Introduction: Due to its sensitivity to subtle changes in cellular microstructure, DWI is a promising approach to improve diagnostic capabilities, particularly in pathologies as prostate cancer, that hardly show any changes in anatomical MRI. However, due to hardware restrictions, standard (pulsed-gradient) DWI methods are limited in resolving short diffusion times while maintaining sufficient sensitivity. Sampled free diffusion lengths are typicaly much larger than cellular dimensions. One way to overcome these restrictions, are oscillating gradient (OGSE) methods recently introduced to MRI2 . Here we investigate the dependency of OGSE ADCs on gradient oscillation frequency to distinguish cancerous and healthy tissues in the human prostate.
Methods: On a 9.4T Bruker BioSpec94/20 an OGSE-C1 sequence with waveforms as described in  was implemented. b-value/gradient relations were calculated from analytical relationships as derived in [2 ]. Sequence and signal were verified by hardware simulations and water phantom. An ex-vivo prostate was prepared as described in . An OGSE-series using b-values 200, 400, 600, 800 and “b0” for oscillation frequencies 50Hz, 100Hz, 150Hz and 200Hz (∆eff = 5ms, 2.5ms, 1.66ms, 1.25ms). For each frequency ADC-maps were calculated by pixelwise fitting of all b-values with a mono-exponential model.

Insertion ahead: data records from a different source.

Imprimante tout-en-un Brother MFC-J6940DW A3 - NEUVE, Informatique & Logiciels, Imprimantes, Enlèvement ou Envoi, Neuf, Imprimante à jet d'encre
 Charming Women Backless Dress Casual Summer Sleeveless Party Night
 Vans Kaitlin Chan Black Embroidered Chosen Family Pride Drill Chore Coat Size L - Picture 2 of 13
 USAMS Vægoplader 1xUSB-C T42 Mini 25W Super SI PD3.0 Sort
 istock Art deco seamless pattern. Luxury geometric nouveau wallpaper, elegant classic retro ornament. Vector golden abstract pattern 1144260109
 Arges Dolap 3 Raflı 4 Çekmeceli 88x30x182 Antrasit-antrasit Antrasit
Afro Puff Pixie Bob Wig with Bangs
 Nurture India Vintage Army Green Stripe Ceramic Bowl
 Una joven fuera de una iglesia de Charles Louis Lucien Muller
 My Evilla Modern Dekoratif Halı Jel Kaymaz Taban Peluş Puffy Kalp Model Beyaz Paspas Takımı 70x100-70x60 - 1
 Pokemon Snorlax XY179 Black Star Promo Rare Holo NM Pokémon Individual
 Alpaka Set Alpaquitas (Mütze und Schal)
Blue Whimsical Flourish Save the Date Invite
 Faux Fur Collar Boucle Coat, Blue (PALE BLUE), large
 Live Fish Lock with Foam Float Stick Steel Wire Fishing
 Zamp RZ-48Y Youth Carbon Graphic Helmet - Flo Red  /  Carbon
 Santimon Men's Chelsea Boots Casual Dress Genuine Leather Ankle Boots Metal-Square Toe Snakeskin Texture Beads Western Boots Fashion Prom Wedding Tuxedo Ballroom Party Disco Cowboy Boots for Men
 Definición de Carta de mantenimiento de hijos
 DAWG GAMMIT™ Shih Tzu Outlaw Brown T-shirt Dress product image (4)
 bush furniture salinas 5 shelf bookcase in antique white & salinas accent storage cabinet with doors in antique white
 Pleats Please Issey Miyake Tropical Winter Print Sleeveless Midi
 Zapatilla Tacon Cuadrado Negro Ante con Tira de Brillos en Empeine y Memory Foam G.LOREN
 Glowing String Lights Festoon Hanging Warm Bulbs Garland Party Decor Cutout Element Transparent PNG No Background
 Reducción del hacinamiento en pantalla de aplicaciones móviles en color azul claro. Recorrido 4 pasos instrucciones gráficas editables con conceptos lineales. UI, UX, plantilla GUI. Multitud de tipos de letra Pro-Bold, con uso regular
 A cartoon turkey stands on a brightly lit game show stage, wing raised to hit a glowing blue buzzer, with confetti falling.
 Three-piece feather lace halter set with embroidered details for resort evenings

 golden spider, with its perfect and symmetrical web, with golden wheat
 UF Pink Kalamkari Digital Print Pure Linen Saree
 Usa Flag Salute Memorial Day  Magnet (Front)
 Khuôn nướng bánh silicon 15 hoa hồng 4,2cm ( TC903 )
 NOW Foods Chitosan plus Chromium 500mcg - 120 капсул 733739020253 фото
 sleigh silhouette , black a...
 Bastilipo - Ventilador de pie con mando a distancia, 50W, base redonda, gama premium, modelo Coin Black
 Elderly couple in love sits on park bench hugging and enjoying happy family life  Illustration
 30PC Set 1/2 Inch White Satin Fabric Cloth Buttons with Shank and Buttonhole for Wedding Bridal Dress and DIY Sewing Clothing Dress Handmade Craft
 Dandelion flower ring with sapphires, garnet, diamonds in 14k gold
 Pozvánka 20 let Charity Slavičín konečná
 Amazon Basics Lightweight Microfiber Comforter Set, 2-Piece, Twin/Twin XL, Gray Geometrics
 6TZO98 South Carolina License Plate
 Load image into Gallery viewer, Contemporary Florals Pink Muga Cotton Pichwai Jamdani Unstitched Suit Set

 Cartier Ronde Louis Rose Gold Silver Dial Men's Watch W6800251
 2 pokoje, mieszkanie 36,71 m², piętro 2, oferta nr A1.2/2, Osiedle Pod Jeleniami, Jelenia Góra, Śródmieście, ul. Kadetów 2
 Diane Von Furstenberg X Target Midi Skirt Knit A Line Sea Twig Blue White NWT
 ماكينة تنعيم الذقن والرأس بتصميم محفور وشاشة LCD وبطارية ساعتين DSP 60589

Results: Frequency dependent prostate ADC-maps are shown in Fig 1. ADC/oscillation-frequency dependency for different prostate regions is shown in Fig.2. The relative depiction (Fig.2b) shows strong differences in relative ADC increase with frequency for different tissue types.
Conclusion: In the human prostate OGSE ADC-values show a strong dependency on gradient frequency (and hence on sampled diffusion time). Distinct tissue regions exhibit significantly different frequency behaviour, which might be exploited to distinguish prostate cancer from healthy tissues. Additional studies are needed to elucidate the details and cellular origins of these findings. Denser sampling of higher frequencies can enable theoretical OGSE diffusion modeling and determination of average cell sizes.